MSO Retiree Spotlight: Glenn Asch and Mary Terranova
David Lewellen
PUBLISHED
Tagged Under: 2024.25 Season, MSO Musicians, Violin
Two retirees from the Milwaukee Symphony’s second violin section this year have new musical adventures awaiting them.
The season-ending concerts in June will conclude the tenures of Glenn Asch, who joined the MSO in 1980, and Mary Terranova, who arrived in 1990. For most of his career, Asch has had an active sideline of playing violin in jazz, rock, and bluegrass groups, and he plans to do more once he has more free time. But Terranova has an entirely new challenge waiting for her — the viola da gamba.
Her curiosity was piqued by retired MSO cellist Kathy Collisson, a longtime enthusiast of the Baroque instrument that resembles a cello. “Everything’s going to be new to me, except treble clef,” Terranova said. “I enjoy playing music I’ve never heard of.”
After 35 years in the second violin section, new music has become rarer, but playing the same pieces again has its own challenges. Terranova said that the orchestra librarians will usually erase the notes that she writes in her part, so when it comes back a few years later, “I just re-learn it. I ask myself what’s the best way.”
Although the entire section uses the same bowing, individual violinists are free to come up with their own fingerings, and Terranova said that the person sitting in the outside position on the stand (closer to the audience) writes above the staff, and the person on the inside position writes below the staff.
She has sat both outside and inside since the symphony began using rotating seating some years ago. “It’s healthy for everyone to have new stand partners,” she said. “Some people have fingerings I want to copy; some people bring out something I hadn’t heard before. And some people have good jokes.”
Looking back over her time in the MSO, she cited the move to the Bradley Symphony Center as a highlight. For the orchestra’s entire history, it has dreamed of having its own hall, she said, and “I felt so lucky to be able to experience that. It’s a beautiful space, a very warm sound, and we have a nice lounge and space to practice.” She also looks back fondly on playing at the Green Bay Packers game and touring the state of Wisconsin.

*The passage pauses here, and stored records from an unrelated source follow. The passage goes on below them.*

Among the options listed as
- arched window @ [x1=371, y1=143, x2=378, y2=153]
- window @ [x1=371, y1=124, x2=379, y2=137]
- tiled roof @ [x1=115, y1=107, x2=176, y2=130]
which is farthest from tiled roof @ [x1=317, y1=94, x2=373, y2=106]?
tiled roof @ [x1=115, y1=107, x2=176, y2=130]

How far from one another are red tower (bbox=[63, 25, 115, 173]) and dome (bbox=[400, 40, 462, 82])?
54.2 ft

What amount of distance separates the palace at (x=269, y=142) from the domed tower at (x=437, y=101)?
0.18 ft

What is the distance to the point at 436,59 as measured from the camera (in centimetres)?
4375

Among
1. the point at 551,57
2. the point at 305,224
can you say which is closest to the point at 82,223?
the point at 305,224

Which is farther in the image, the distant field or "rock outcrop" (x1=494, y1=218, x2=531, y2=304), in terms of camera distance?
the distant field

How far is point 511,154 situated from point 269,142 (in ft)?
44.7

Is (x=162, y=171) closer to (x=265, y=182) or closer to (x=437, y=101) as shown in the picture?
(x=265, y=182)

Glenn Asch, too, remembers the state tours, which used to be longer and more frequent. Whether it was Wisconsin or Europe or Japan, he said, “experiences like that pull an orchestra together in a unique way. Performing the same repertoire in different halls brings an orchestra up a level.”
In the 1980s, he said, players from within the string sections got the opportunity to solo with the orchestra on tour, and he performed the complete Brahms violin concerto three times. He also drew on his knowledge of other genres to do jazz and fiddle arrangements for MSO performances.
In retirement, he will have more time for groups like Triple Crown, which plays American roots music, and the jazz band Holton’s Heroes. He and his wife, Laurie, also perform Senegalese music with African musicians at Club Timbuktu in the Riverwest neighborhood.
“I just turned 70, and I feel I can’t wait much longer to do justice to my other creative impulses,” Asch said. In addition to performing, he also composes and arranges for the groups that he works with. Some of his other bandmates don’t read written music and perform strictly by ear, and Asch feels fortunate that he can think both ways. On the classical side, he wrote a full-length violin concerto years ago, which he performed with several regional orchestras.
Asch attended Kewaskum High School, UW-Madison, and UW-Milwaukee before winning his MSO audition in 1980. His father, Albert “Bud” Asch, taught at UW-Washington County and founded the Kettle Moraine Symphony in 1968, with Glenn Asch and his siblings anchoring four of the string sections.
“Music is music, like food is food,” he said. “I like all kinds of food and all kinds of music, and I can skip from one to the other.” Creating music on the spot is a completely different way of thinking from today’s classical tradition, he said. “It’s very liberating, and it’s kept me enthusiastic about orchestral playing.”